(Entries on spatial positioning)
= = = = =
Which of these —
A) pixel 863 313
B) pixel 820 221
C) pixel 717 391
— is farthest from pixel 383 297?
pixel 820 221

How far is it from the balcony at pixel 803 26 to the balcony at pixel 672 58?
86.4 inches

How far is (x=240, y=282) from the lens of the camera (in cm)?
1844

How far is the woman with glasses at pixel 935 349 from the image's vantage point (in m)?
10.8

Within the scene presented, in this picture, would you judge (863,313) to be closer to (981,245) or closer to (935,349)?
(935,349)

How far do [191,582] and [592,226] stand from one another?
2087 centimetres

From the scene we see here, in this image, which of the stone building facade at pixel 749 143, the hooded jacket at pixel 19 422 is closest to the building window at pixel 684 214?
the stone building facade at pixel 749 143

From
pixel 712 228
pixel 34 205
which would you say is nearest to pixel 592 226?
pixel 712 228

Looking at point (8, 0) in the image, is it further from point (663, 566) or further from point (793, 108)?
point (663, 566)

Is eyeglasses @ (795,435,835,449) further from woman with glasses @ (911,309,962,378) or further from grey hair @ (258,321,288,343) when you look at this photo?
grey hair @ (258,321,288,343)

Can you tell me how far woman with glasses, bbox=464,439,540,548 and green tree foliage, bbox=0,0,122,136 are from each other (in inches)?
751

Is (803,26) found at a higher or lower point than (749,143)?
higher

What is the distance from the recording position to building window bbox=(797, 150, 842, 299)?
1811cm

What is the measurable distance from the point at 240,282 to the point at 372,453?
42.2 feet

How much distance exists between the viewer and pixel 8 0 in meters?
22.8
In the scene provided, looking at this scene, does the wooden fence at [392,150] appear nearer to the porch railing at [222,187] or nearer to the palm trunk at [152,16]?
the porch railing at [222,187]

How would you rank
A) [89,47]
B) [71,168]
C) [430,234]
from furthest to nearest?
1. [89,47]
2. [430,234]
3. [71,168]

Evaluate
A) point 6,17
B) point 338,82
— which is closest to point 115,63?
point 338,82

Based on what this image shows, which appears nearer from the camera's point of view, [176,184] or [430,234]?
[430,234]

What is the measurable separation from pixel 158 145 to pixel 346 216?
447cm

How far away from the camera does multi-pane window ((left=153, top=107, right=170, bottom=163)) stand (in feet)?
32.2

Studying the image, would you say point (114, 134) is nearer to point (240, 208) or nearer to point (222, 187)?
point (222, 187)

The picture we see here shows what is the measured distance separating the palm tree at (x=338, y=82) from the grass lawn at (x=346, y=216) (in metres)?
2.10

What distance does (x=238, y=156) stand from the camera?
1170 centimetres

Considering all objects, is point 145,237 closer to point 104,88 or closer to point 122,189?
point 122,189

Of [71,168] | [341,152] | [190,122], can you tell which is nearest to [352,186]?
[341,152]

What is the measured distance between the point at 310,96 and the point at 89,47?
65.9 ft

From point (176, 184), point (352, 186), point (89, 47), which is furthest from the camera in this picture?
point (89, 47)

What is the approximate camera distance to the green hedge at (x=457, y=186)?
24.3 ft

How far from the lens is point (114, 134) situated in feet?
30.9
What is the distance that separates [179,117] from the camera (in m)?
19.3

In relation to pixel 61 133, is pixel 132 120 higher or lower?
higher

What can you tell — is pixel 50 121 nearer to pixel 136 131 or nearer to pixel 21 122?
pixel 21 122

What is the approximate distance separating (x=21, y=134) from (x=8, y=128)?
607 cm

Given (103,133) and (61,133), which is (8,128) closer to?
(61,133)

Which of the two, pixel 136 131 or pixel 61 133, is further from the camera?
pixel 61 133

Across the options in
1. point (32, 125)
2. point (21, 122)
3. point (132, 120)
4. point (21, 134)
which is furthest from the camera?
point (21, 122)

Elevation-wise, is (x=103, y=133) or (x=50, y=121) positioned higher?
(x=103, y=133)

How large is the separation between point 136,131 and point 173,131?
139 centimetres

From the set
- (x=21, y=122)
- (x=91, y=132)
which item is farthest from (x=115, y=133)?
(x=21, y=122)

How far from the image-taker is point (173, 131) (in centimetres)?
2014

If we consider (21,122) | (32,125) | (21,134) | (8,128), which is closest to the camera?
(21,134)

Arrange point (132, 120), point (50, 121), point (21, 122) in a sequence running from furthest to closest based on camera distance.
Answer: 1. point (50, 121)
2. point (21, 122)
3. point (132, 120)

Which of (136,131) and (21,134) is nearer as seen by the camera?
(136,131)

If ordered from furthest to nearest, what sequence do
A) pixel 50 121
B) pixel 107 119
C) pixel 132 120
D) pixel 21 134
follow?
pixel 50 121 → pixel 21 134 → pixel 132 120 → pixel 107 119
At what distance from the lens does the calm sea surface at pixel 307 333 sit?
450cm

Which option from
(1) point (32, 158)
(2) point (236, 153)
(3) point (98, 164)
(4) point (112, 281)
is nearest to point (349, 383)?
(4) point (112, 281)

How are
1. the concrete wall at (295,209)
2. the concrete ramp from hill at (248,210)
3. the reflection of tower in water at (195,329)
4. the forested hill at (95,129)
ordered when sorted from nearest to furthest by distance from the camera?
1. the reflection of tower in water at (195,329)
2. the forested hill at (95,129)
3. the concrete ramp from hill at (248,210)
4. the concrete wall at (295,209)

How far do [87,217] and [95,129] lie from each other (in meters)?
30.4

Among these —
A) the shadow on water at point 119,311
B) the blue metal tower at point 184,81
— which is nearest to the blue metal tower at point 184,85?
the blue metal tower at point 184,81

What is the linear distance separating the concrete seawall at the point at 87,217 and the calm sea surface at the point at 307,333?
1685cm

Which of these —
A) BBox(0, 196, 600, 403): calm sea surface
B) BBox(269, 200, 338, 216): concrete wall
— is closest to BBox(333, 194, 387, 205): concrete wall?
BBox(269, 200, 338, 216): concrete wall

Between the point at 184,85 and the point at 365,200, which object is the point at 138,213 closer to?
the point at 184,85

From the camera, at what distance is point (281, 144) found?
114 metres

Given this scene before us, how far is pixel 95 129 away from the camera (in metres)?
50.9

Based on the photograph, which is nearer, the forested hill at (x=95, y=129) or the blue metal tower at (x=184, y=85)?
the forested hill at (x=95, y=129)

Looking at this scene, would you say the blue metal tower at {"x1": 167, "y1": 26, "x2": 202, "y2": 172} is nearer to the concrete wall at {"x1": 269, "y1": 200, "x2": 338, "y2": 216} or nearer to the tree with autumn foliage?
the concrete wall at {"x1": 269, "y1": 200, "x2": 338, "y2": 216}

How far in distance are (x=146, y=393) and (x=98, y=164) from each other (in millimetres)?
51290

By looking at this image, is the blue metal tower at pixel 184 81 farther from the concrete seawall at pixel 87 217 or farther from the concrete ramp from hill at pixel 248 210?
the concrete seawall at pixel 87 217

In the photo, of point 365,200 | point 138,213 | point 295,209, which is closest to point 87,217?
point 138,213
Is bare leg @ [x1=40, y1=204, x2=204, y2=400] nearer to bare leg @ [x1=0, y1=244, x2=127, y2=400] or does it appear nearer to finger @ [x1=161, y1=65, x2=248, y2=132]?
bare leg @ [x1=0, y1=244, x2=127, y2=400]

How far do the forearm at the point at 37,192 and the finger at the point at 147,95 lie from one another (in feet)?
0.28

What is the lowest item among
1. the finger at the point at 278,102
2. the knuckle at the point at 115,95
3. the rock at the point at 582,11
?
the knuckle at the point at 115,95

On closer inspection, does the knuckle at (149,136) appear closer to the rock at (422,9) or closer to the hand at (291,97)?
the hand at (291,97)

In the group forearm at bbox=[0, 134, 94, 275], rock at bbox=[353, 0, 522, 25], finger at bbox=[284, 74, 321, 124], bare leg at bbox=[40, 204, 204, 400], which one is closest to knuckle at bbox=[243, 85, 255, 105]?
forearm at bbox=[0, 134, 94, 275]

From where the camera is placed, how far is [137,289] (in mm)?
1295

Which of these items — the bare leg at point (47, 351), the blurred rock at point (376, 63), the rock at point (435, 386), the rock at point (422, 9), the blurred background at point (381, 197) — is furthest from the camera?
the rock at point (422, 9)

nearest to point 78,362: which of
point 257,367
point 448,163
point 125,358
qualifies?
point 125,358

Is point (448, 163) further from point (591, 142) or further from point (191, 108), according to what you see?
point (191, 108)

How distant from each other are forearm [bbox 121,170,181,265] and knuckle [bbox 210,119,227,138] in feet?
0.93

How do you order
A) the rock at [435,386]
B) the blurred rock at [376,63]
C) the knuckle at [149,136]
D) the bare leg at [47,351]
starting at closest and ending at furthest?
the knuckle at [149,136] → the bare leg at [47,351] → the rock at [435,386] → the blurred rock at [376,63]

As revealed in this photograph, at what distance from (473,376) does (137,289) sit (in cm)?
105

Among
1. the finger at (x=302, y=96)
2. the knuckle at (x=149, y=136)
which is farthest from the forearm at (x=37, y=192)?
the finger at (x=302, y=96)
= = = = =
What this task involves
Copy out the rows above word for word, starting with the first line and going on through the line containing "2087 centimetres", including both ends.

Full answer
Which of these —
A) pixel 863 313
B) pixel 820 221
C) pixel 717 391
— is farthest from pixel 383 297?
pixel 820 221

How far is it from the balcony at pixel 803 26 to the balcony at pixel 672 58?
86.4 inches

How far is (x=240, y=282) from the lens of the camera (in cm)?
1844

How far is the woman with glasses at pixel 935 349 from the image's vantage point (in m)?
10.8

Within the scene presented, in this picture, would you judge (863,313) to be closer to (981,245) or closer to (935,349)?
(935,349)

How far do [191,582] and [592,226] stand from one another?
2087 centimetres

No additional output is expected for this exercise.